Simbabwe
Simbabwe - Schlusslicht in der Entwicklung
Jährlich geben die Vereinten Nationen einen Index der Entwicklung der Weltbevölkerung heraus. Der aktuelle Bericht weist Simbabwe als das Land mit der schlechtesten Quote aus. Plan sorgt für Verbesserung.Seit 1990 wird der Human Development Index (HDI) der Vereinten Nationen jährlich herausgegeben. Er berechnet auf Grundlage von Kaufkraft, Lebenserwartung, Alphabetisierungs- und Einschulungsrate einen Wert, der die Länder in Kategorien von hohem bis niedrigem Entwicklungsstand einteilt. Der Index berücksichtigt gezielt andere Indikatoren als Vergleiche, die lediglich auf dem Bruttoinlandsprodukt basieren und bezieht die Bedürfnisse der Menschen und Aspekte der Entwicklung mit ein. In dem vergangene Woche veröffentlichten Index 2010 bildet Simbabwe das Schlusslicht (Norwegen ist Spitzenreiter, Deutschland belegt Platz 10).
Lage in Simbabwe
Die wirtschaftliche Lage in Simbabwe ist schwierig, die Inflationsrate erreichte vor zwei Jahren 230 Millionen Prozent! Der Währungsverfall war nicht aufzuhalten. Simbabwe ist eigentlich reich an Bodenschätzen, wie Gold, Platin und Eisenerz, aber der Zerfall der Währung machte sich auch in der Minenindustrie bemerkbar. Ein Großteil der simbabwischen Bevölkerung lebt in Armut, ungefähr die Hälfte ist auf Nahrungsmittelhilfe angewiesen. Dürreperioden verstärkten in den letzten Jahren zusätzlich den Einbruch des landwirtschaftlichen Sektors.

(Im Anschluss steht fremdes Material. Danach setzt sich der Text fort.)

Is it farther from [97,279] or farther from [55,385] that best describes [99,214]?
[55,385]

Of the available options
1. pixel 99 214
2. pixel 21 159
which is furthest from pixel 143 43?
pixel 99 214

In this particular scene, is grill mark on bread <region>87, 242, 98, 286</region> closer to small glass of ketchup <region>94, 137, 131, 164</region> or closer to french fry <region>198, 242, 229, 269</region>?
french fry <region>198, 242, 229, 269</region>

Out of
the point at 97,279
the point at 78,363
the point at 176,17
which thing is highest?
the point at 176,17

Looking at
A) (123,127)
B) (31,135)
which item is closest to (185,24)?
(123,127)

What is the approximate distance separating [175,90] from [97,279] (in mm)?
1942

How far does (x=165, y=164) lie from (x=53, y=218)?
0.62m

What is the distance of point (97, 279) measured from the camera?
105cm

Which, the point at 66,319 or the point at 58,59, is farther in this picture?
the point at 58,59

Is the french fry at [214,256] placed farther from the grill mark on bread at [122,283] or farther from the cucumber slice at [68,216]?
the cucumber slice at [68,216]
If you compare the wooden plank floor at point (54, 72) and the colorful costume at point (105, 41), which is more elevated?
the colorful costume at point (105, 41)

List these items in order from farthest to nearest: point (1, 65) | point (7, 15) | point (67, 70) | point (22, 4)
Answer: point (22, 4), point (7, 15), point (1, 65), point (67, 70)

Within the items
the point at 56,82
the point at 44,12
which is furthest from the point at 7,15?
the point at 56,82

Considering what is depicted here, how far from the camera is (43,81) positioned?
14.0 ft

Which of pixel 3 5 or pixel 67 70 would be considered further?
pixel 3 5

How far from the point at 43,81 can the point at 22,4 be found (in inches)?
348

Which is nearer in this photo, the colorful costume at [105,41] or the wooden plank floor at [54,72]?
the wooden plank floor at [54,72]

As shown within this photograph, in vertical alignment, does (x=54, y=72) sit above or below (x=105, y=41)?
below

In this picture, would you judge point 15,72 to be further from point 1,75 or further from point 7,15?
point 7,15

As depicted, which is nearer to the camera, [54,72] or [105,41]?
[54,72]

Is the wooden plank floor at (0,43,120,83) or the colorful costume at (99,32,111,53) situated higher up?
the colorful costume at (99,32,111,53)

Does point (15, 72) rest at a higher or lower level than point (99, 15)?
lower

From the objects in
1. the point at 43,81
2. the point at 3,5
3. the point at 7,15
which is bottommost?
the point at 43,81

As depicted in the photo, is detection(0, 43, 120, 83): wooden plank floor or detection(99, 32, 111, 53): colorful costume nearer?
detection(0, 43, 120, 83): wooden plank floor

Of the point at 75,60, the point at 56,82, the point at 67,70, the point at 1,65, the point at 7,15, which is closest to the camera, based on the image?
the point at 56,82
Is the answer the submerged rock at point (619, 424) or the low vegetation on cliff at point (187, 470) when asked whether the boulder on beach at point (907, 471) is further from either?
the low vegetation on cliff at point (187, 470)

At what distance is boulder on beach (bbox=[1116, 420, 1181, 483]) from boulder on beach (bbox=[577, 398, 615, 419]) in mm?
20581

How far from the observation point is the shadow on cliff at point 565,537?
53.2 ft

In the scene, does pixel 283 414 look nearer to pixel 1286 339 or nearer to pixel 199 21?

Die Lebenserwartung der Menschen liegt bei 47 Jahren, die Mütter- und Kindersterblichkeit ist hoch, ebenso die Infektionsrate mit HIV. Das staatliche Gesundheitssystem ist überfordert, Medikamente sind knapp.
Fünf Schwerpunkte für Simbabwe
Plan konzentriert sich in Simbabwe auf fünf Bereiche: Förderung der Gesundheit von Müttern und Kindern, Kinderrechte, Schulbildung, HIV-Prävention, und Sicherung der Nahrungsmittelproduktion und Einkommenssteigerung. Eines der Projekte, das in diesem Rahmen realisiert wird, sind Berufsausbildungen für Jugendliche und junge Erwachsene im Ausbildungszentrum Nyanyadzi.
Berufliche Perspektiven machen Hoffnung
Plan Simbabwes Länderdirektorin Else Kragholm berichtet von der Abwanderung vieler junger Menschen, die im Ausland bessere Chancen für ihre Zukunft sehen. Für Simbabwe und seine Bevölkerung ist es jedoch wichtig, Berufsperspektiven im eigenen Land zu entwickeln.
Gerade feierten 200 Jugendliche im Plan-Ausbildungszentrum Nyanyadzi ihre Abschlüsse, beispielsweise als Zimmermann oder Schneider. 31 der Absolventen, 17 Mädchen und 14 Jungen, wurden von Plan unterstützt, damit sie ihre Ausbildung dort machen konnten. Plan bietet damit jungen Menschen in Simbabwe die Möglichkeit, einen qualifizierten Beruf zu ergreifen.
Auch Amicable Hokoza gehört zu den von Plan unterstützen Absolventen und ist begeistert: "Ich habe nicht gewusst, dass ich ein Talent für das Nähen von Kleidung besitze. Ich danke Plan für die Entdeckung meines Potenzials. Ich will nun ein Praktikum bei einer Kleidungs-Textilfabrik machen und danach studieren, um ein staatliches Diplom zu erhalten. Mein Wunsch ist es, irgendwann einmal selbstständig zu sein."